An intermittently faulty disk caused the service to go down for 30 minutes. In the scramble that followed, we quickly restored the service without really knowing the root cause. After more investigation, we decided that ProsePoint Express couldn't continue operating uninterrupted with any degree of confidence. It was decided to conduct emergency maintenance to replace the faulty disk (Actually, we replaced the server containing the faulty disk, but the effect is the same). That resulted in an additional 50 minutes of unscheduled outage.
After the emergency maintenance, ProsePoint Express was restored back to normal.
This outage was a rude shock. Sure, it can happen to anyone - even Amazon and Google have had highly visible outages in the past. We just didn't think it'd happen to us. We have always prided ourselves on our uptime, so this came as an unwelcome surprise. It also exposed gaps in our recovery planning.
Before going further, I'd like to express my apologies to our ProsePoint Express users for the downtime. Please be assured your data was safe throughout the event.
In hindsight, it shouldn't have happened, but it did. It has. So we have to learn from it.
Since the event, we have been busy planning and taking measures to make sure it doesn't happen again. Now that we have a concrete plan, it's time to communicate it to our users (which is also why we've taken this long to write this up - because we weren't decided yet what to do).
ProsePoint Express currently runs out of a data centre in New Jersey. We will maintain a secondary service in a geographically diverse data centre (ie. some distance away) as a 'hot spare'. The secondary service will mirror the main data centre (albeit with a bit of delay). In the event of an outage to ProsePoint Express (whether due to scheduled maintenance, a hardware failure, or a denial-of-service attack), we will switch to the secondary service. Hence, all user sites will remain available and online whilst we work on recovery.

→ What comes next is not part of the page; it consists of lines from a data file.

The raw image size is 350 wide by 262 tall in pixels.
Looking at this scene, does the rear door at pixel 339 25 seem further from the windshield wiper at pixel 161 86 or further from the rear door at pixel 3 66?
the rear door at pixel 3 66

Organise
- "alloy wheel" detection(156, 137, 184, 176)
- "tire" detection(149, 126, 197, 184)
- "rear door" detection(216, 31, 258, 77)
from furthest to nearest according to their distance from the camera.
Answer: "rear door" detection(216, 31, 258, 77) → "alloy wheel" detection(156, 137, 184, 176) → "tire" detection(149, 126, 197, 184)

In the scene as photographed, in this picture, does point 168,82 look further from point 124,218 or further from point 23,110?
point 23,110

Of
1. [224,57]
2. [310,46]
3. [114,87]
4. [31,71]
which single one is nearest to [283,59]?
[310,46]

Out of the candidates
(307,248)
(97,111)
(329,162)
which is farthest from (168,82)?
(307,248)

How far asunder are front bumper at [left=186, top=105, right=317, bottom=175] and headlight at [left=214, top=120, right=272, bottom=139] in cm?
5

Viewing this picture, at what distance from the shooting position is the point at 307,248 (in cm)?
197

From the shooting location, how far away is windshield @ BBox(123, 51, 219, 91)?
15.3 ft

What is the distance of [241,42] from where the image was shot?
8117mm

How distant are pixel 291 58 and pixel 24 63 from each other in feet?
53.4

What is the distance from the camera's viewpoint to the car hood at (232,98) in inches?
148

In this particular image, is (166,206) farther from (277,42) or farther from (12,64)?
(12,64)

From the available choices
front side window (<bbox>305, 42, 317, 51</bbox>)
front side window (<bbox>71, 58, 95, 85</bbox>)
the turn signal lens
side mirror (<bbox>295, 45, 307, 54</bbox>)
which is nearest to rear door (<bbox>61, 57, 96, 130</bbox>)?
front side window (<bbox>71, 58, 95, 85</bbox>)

With this plan, user sites will be much more highly available. It doubles our hosting costs, but that's a price we're willing to pay. We can tolerate ProsePoint Express being down, but we can't have our user sites being down.
Over the next few days and weeks, we will be implementing the infrastructure for this. We do not want another outage affecting ProsePoint Express or our users again.
Thank you for reading,